Черновики этого документа сохранились в архиве Ежова. Ежов подробно информировал об обстоятельствах самоубийства Томского и содержании его письма. Демонстрируя объективность по отношению к Ягоде, Ежов писал, что не верит заявлению Томского, а считает его клеветническим, попыткой свести с Ягодой счёты. Это, впрочем, не помешало Ежову обрушиться с резкой критикой на руководство НКВД. Несмотря на то, что связи троцкистов внутри НКВД выявить не удалось, писал Ежов, существует множество свидетельств, что сигналы о террористической деятельности троцкистов и зиновьевцев и их блоке поступали и в 1933, и в 1934 гг., но на них не обращали внимания. В НКВД «вскрылось так много недостатков, которые, по-моему, терпеть дальше никак нельзя. Я от этого воздерживался до тех пор, пока основной упор был на разоблачении троцкистов и зиновьевцев. Сейчас, мне кажется, надо приступить и к кое-каким выводам из всего этого дела для перестройки работы самого Наркомвнудела. Это тем более необходимо, что в среде руководящей верхушки чекистов всё больше и больше зреют настроения самодовольства, успокоенности и бахвальства. Вместо того, чтобы сделать выводы из троцкистского дела и покритиковать свои собственные недостатки, исправить их, люди мечтают теперь только об орденах за раскрытое дело. Трудно даже поверить, что люди не поняли, что в конечном счёте это не заслуги ЧК, что через 5 лет после организации крупного заговора, о котором знали сотни людей, ЧК докопался до истины»

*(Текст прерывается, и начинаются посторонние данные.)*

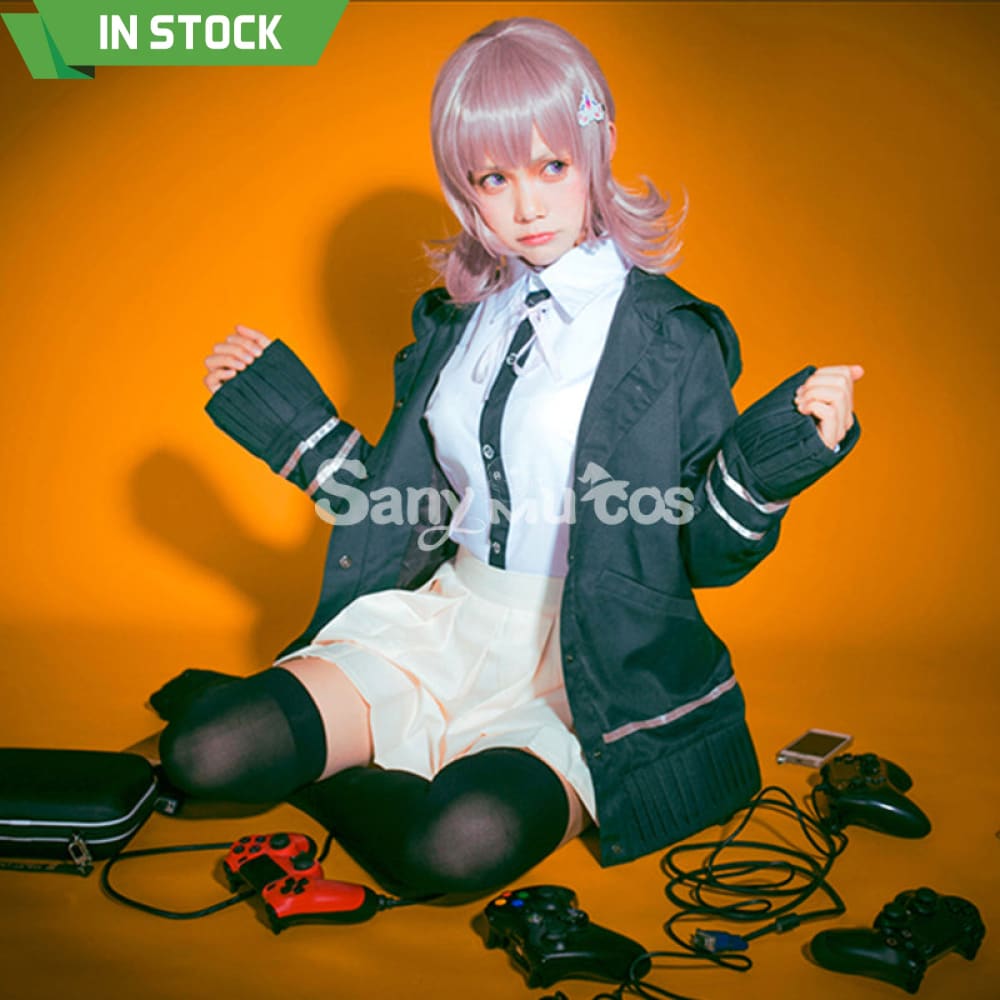 【In Stock】Animes Danganronpa Nanami Chiaki School Uniform With Hooded Jacket Cosplay Costume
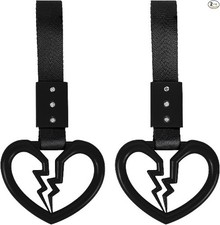 2PCS Broken Heart Car Handle Ring, Heart-Shaped Hand Strap Grab H Color: Black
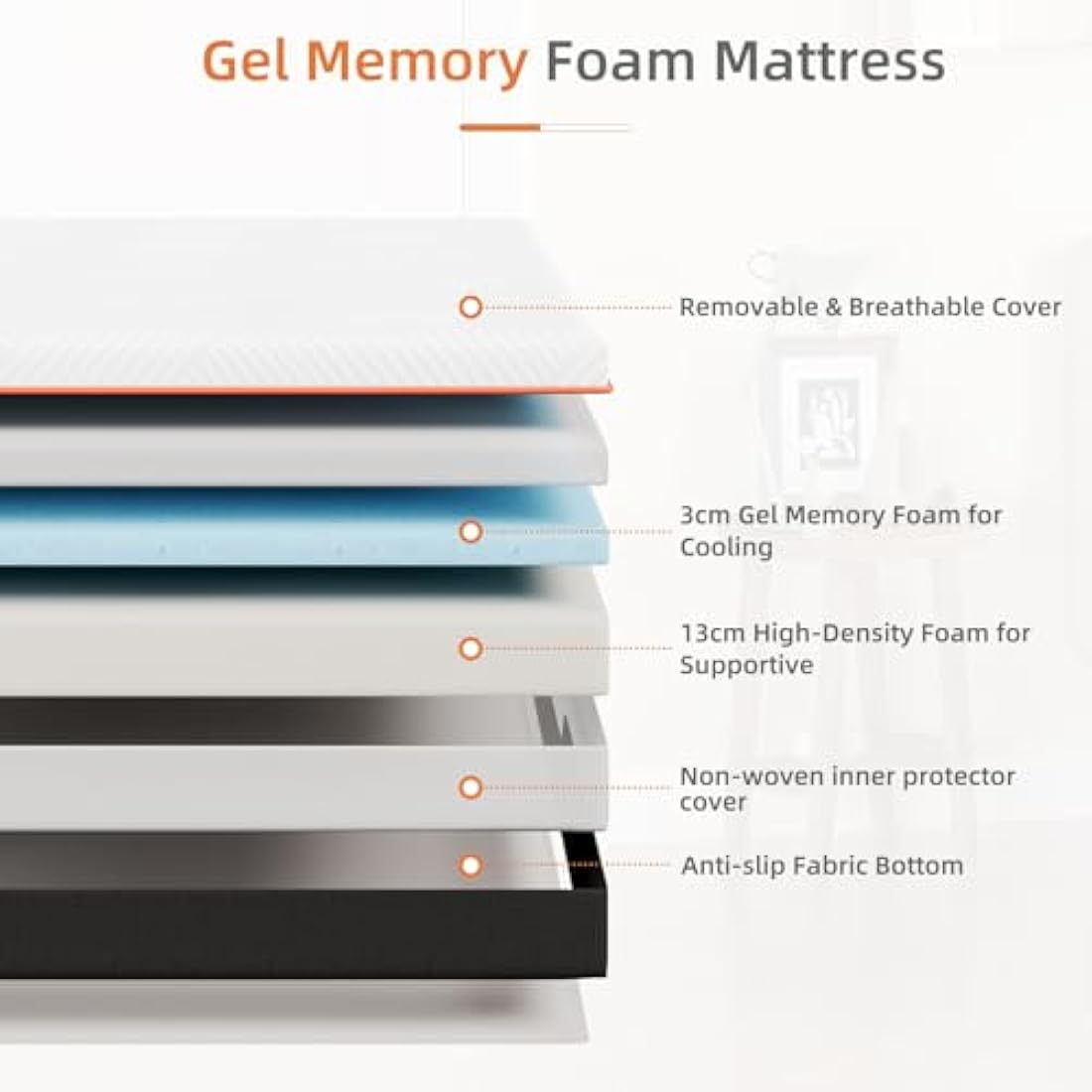 Vesgantti Small Double Mattress, 16CM Gel Memory Foam Small Double Mattress for Cool Sleep & Pressure Relief - Medium, 120x190x16CM, CertiPUR-US Certified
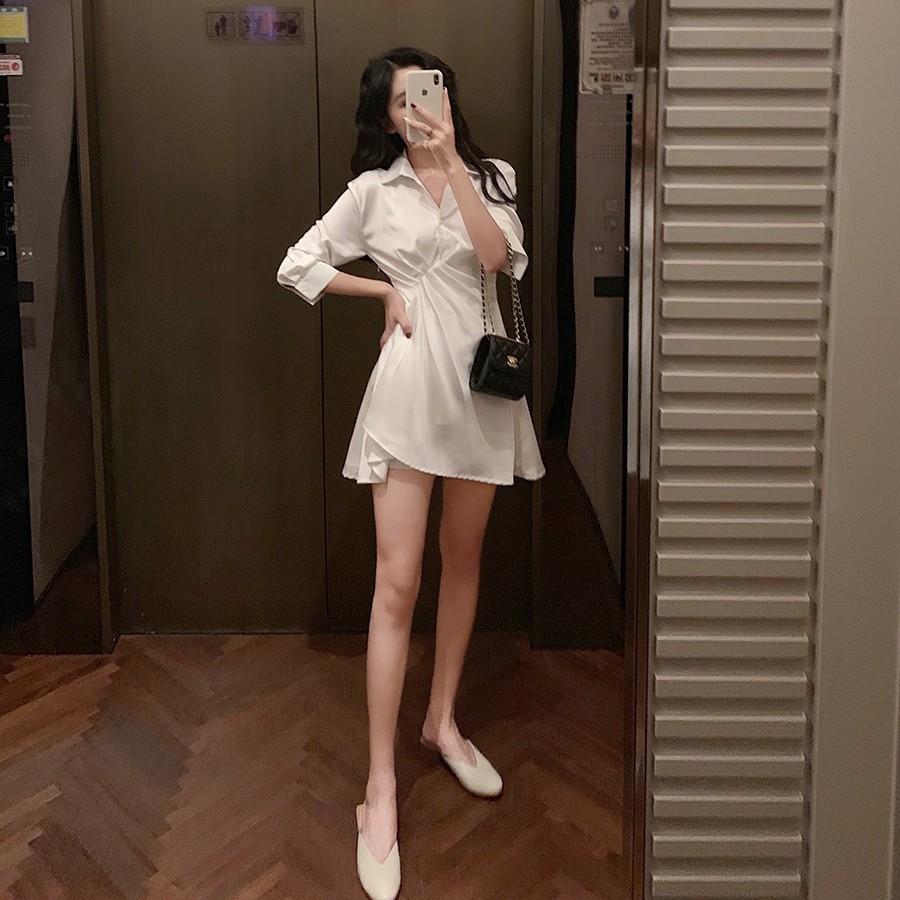 Xiaozhainv Đầm trắng chất Chiffon tay ngắn thiết kế hợp thời trang dành cho nữ | BigBuy360 - bigbuy360.vn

.Похоже, Ежов делал заявку на смену руководства НКВД. Скорее всего, он хорошо знал настроения Сталина в этом отношении и подыгрывал им. Тезис об опоздании НКВД с разоблачением заговора (тезис скорее сталинский, чем ежовский) через месяц появится в телеграмме Сталина с требованием сместить Ягоду.

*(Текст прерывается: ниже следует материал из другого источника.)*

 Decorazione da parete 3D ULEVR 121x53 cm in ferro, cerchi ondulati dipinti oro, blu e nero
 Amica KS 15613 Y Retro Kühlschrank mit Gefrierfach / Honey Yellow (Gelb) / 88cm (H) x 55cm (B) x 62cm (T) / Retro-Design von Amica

О том, что не Ежову принадлежали основные сценарии организации террора, свидетельствовала та часть письма, в которой Ежов информировал Сталина о состоянии дел с разоблачением троцкистов и «правых» (Бухарина, Рыкова). «Лично я сомневаюсь в том
, — писал Ежов, — что правые заключили прямой организационный блок с троцкистами и зиновьевцами. Троцкисты и зиновьевцы политически настолько были дискредитированы, что правые должны были бояться такого блока с ними». Правые имели свою организацию, стояли на почве террора, знали о деятельности троцкистско-зиновьевского блока, но выжидали, желая воспользоваться результатами террора троцкистов в своих интересах. Пришло время, писал Ежов, принять меры. «Самым минимальным наказанием» для «правых» Ежов считал вывод их из ЦК и высылку на работу в отдалённые места. «Тут нужны Ваши твёрдые указания», — запрашивал Ежов Сталина. Что касается Пятакова, Радека и Сокольникова, Ежов писал, что он не сомневается в том, что они являются руководителями «контрреволюционной банды», однако, понимает, что «новый процесс затевать вряд ли целесообразно». «Арест и наказание Радека и Пятакова вне суда, несомненно, просочатся в заграничную печать. Тем не менее, на это идти надо». Ежов докладывал, что выполнил поручение Сталина и организовал пересмотр списков всех арестованных по последним делам и по делам об убийстве Кирова на предмет вынесения новых приговоров. «Стрелять придётся довольно внушительное количество. Лично я думаю, что на это надо пойти и раз навсегда покончить с этой мразью». «Понятно, что никаких процессов устраивать не надо. Всё можно сделать в упрощённом порядке по закону от первого декабря и даже без формального заседания суда», — добавлял Ежов.